Once you find the line containing "[camera trap, expert-labeled]" in the data below, copy it and each following line exactly, up to and including the line containing "A: Bos taurus (domestic cow).", and nothing else.

··· Dataset excerpts

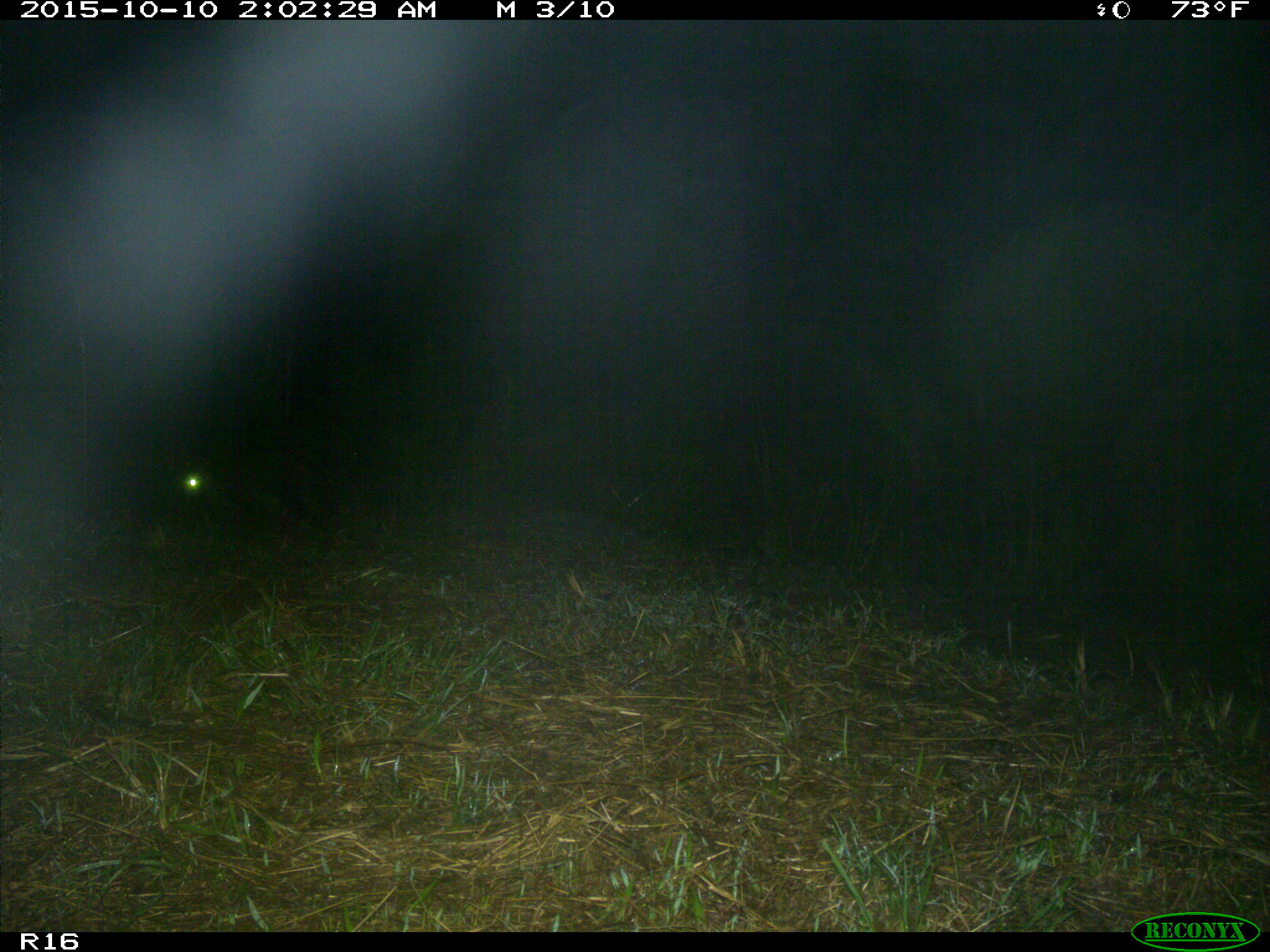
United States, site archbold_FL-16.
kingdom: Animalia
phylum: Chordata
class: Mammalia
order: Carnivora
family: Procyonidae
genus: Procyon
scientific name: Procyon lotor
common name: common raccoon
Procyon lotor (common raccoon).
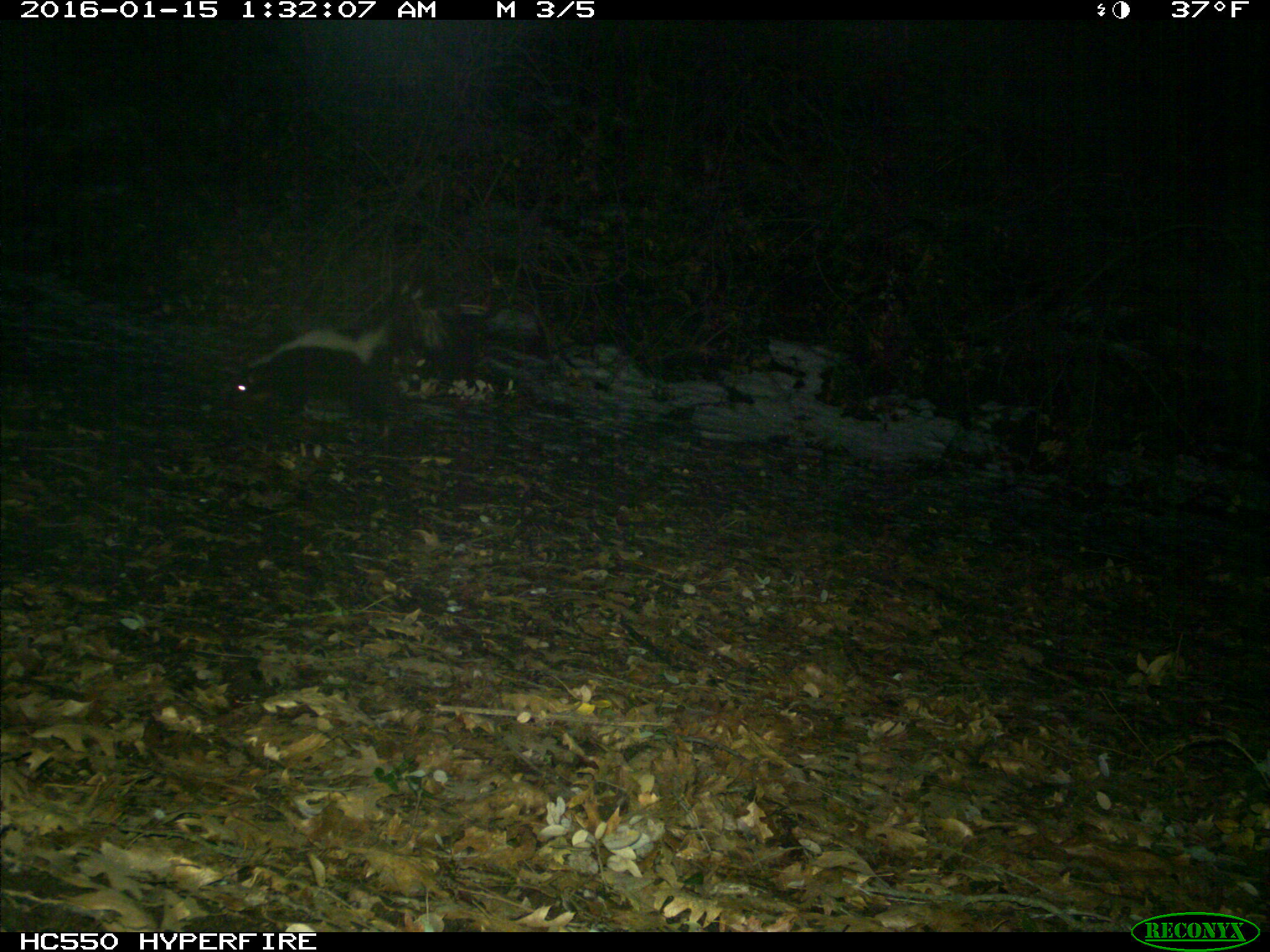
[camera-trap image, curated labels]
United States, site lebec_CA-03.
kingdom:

······
··· Dataset excerpts

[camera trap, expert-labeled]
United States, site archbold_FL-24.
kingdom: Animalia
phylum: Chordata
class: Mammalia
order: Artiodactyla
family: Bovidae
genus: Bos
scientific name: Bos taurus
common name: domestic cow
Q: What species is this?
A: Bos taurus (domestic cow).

······

### Exercise answer
[camera trap, expert-labeled]
United States, site archbold_FL-24.
kingdom: Animalia
phylum: Chordata
class: Mammalia
order: Artiodactyla
family: Bovidae
genus: Bos
scientific name: Bos taurus
common name: domestic cow
Q: What species is this?
A: Bos taurus (domestic cow).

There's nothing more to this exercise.